Biology is the touchpoint to answering some of the biggest questions facing society, from healthcare to agriculture. Transforming those insights and discoveries into solutions is the domain of the rapidly expanding field of biotechnology.
“Biotechnology is the gateway to engineering, application and commercialization of biology,” says Jeff Gralnick, professor of Plant and Microbial Biology. “Our foundational knowledge of living systems has driven development of a range of tools and approaches to engineer biological systems.”
In an effort to better train undergraduates in these areas, the College of Biological Sciences recently launched a biotechnology minor for students at the University of Minnesota. Gralnick and Mikael Elias, professor in Biochemistry, Molecular Biology and Biophysics, will lead the minor as co-directors of undergraduate studies.

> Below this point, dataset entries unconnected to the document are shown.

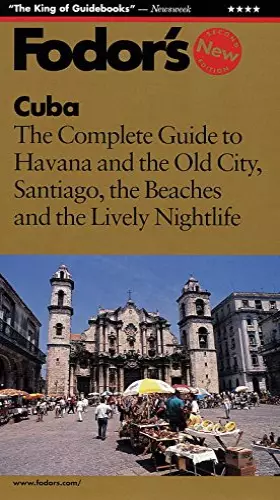Couverture du produit · Fodor's Cuba: The Complete Guide to Havana and the Old City, Santiago, the Beaches and the Lively Nightlife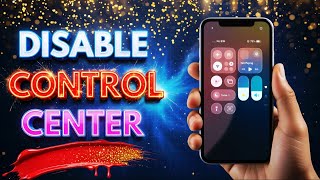 How to Disable Control Center on iPhone Lock Screen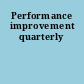 Performance improvement quarterly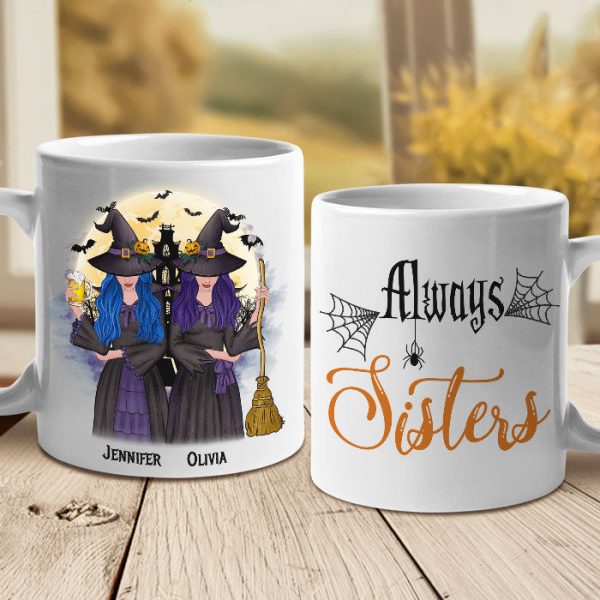 We Will Always Be Sisters - Personalized Mug We Will Always Be Sisters - Personalized Mug
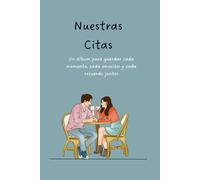 Nuestras Citas: Memorias de Salidas en Pareja: Construye un álbum de sus encuentros con fotos, sentimientos, valoraciones y pequeños detalles de cada momento juntos
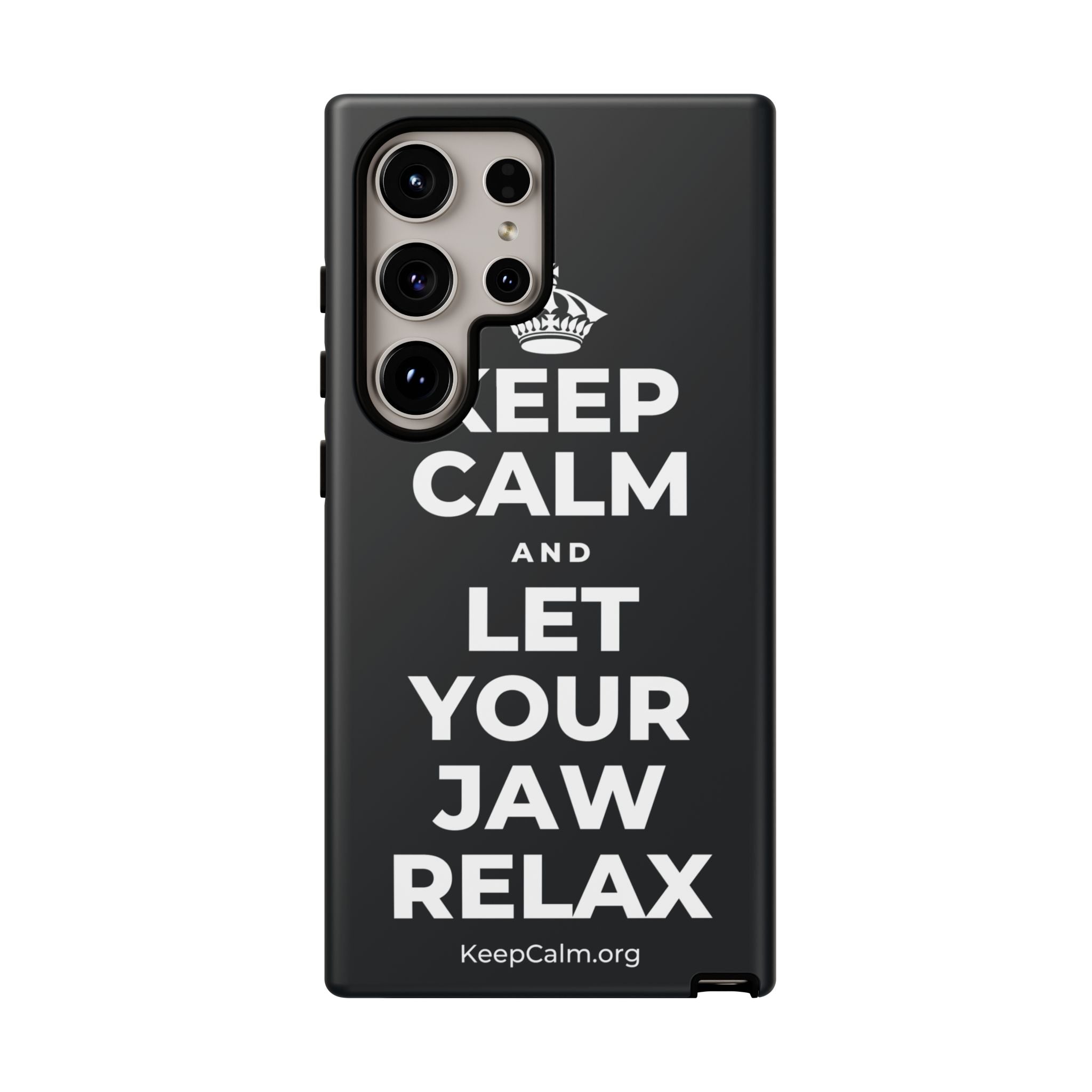 KEEP CALM AND LET YOUR JAW RELAX Phone Case (Dark)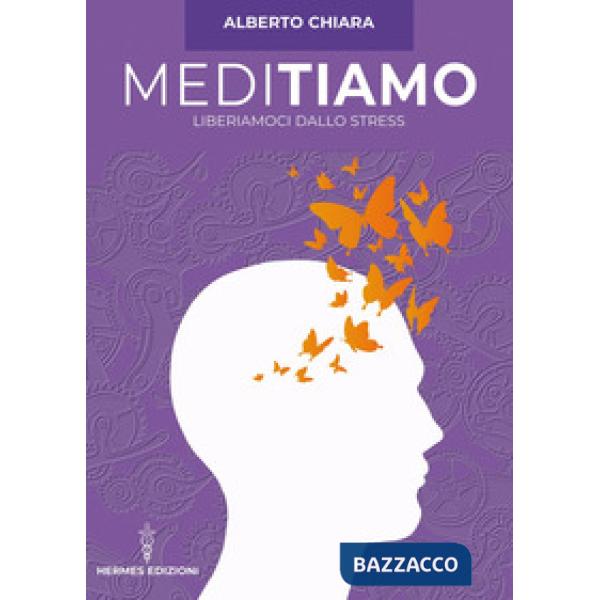 Meditiamo. Liberiamoci dallo stress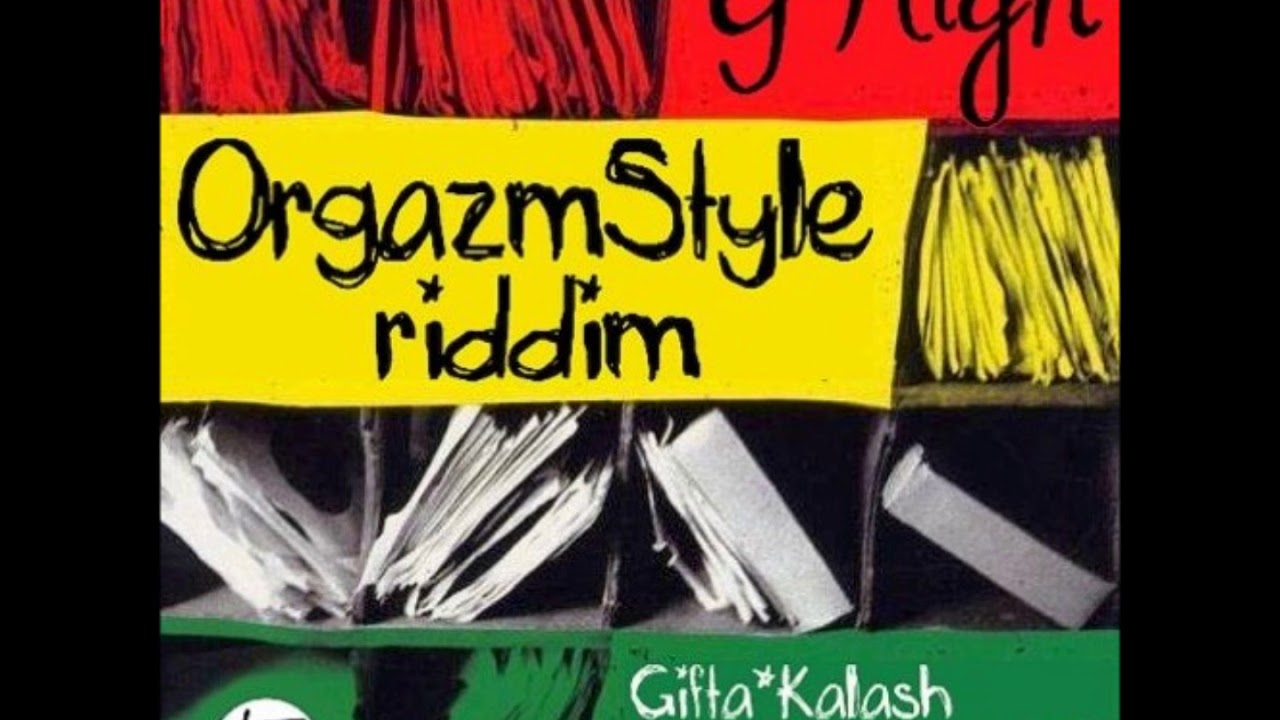 OrgazmStyle Riddim - Mix (DJ King Justice)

“This minor encourages students to take a number of classes outside of CBS that will help them build expertise in not only important areas of applied science, but also in communication, entrepreneurship and project management,” Gralnick says.
In addition to coursework, students who pursue this new minor will gain critical experience through a capstone project, either in directed research or in an industrial setting.
“Students who complete this minor will receive exposure and training in extended skill areas important for professional development, giving significant added value alongside the deep biological expertise that our majors offer,” says Laurie Parker, associate dean for undergraduate education in CBS.
Through these courses and experiences, the college sees an opportunity to help hone the skills and capabilities of students looking to answer some of these big questions, from combating climate change to feeding growing global populations.
“The applications of biotechnology extend beyond borders,” says Elias. “With its potential to address global challenges like food security, disease prevention, and environmental sustainability, a biotechnology minor can empower you to make a positive impact on a global scale.”